Texte pour le Café-philo le 29 juin à 18h30 au château de Rustrel

Voici le texte qui servira de support à l'introduction du prochain café-philo, par Pascal GEHIN :

CAFE-PHILO DU 29 JUIN 2012

INTRODUCTION AU DEBAT

Dans le court texte, soumis soir à notre réflexion, Nietzsche reprend ou se pose à lui-même une question :

« y aura-t-il des philosophes ou bien sont-ils superflus ?»

Il s’apprête également à examiner deux propositions :

« Il y a bien assez de leurs restes aujourd’hui dans notre chair et notre sang à tous.
Nous ne verrons plus non plus de fondateurs de religion : les grands animaux sont en voie de disparition »

Mais il ne répond pas et nous offre l’occasion de notre débat de ce soir.

La première question que nous avons choisi de nous poser à nous même, la seule à laquelle je tenterai de répondre est :
Qu’aurait pu répondre Nietzsche ?

A mon avis, pour répondre à cette question, il convient au minimum de comprendre la situation de Nietzsche en 1884, et plus généralement dans les années 1880.

Un petit rappel historique s’impose donc :

En 1879, suite à de graves ennuis de santé apparus dés 1875, Nietzsche a quitté son poste de professeur de philologie ; il digère péniblement sa rupture avec Richard Wagner intervenue un an plus tôt.
Il débute ainsi une décade d’errance qui le mènera en Italie, en Suisse mais également à Nice (où il écrira le début et la quatrième partie d’ »Ainsi parlait Zarathoustra »), décade d’errance qui s’achèvera par la « catastrophe » de Turin du 3 janvier 1889 qui le conduira dans un asile d’aliéné à Bâle.
Durant toute la période concernée, il accumule les ruptures avec ses amis (Paul Rée, Lou Andréas Salomé , dont il était amoureux et qui avait refusé de l’épouser ) et même avec sa sœur Elisabeth à laquelle il reprochait d’avoir épousé un antisémite.
Il alterne les épisodes dépressifs profonds dont il se plaint amèrement avec quelques phases d’exaltation (qui n’inquiètent pas moins ses amis).
Mais surtout il écrit , entre 1882 et 1885, une grande partie de son œuvre philosophique (pas moins de 9 ouvrages dont « Ainsi parlait Zarathoustra, « Par delà le Bien et le Mal », « la Généalogie de la morale », »Le crépuscule des idoles », « l’Anthéchrist ») sans compter des poésies et une abondante correspondance (adressée notamment à son ami OVERBECK).

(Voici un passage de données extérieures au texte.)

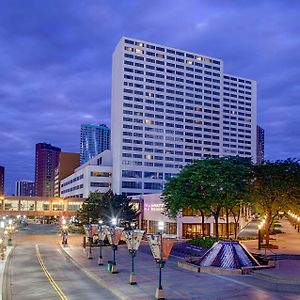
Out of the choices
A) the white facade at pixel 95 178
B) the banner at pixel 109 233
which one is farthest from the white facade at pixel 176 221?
the white facade at pixel 95 178

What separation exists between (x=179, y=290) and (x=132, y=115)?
486 feet

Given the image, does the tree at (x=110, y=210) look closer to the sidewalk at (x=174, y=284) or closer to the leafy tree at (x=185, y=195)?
the leafy tree at (x=185, y=195)

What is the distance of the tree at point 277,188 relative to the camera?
63.9 meters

Qu’aurait donc pu répondre NIETZSCHE, dans ce contexte d’isolement, de profonde souffrance psychologique et de création compulsive, sinon ce qu’il nous dit dans ses ouvrages, alors achevés ou en gestation ?

Ainsi, concernant les philosophes, leur utilité et leur éventuelle survie, la réponse est principalement à trouver dans « le crépuscule des idoles » où Nietzsche s’ingénie à pratiquer la philosophie à coup de marteau.

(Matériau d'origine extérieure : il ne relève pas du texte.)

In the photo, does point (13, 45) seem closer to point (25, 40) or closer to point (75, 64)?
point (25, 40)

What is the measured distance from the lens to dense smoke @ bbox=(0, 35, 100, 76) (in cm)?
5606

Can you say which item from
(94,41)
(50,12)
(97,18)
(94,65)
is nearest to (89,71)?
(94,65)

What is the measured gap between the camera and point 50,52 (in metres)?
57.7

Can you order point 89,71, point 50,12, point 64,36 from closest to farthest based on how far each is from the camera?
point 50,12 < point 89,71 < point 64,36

Pour lui, il n’y a guère de doute qu’il n’existe que deux vraies philosophies qui vaillent, la philosophie pré-socratique (peut-être) et la sienne.

A ses yeux, les constructions intellectuelles édifiées depuis Socrate par la philosophie aussi bien que par la morale et la science n’ont d’autre objet que de satisfaire le goût médiocre des hommes pour l’ordre et la cohérence et constituent exclusivement des fictions consolatrices.

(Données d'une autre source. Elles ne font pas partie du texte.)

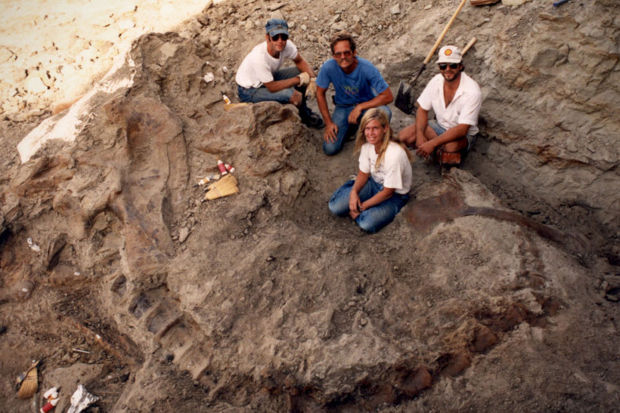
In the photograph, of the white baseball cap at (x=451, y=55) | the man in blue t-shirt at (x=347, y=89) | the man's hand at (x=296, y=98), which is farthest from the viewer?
the man's hand at (x=296, y=98)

NIETZSCHE n’imagine même pas qu’il puisse exister un autre philosophe, une autre philosophie après lui, ce qu’il exprime assez bien dans un courrier du 20 décembre 1887 adressé à son ami Peter GAST, courrier dans lequel il écrit :
« Sans doute…l'existence que j'ai menée jusqu'ici a révélé ce qu'elle était réellement – une simple promesse. »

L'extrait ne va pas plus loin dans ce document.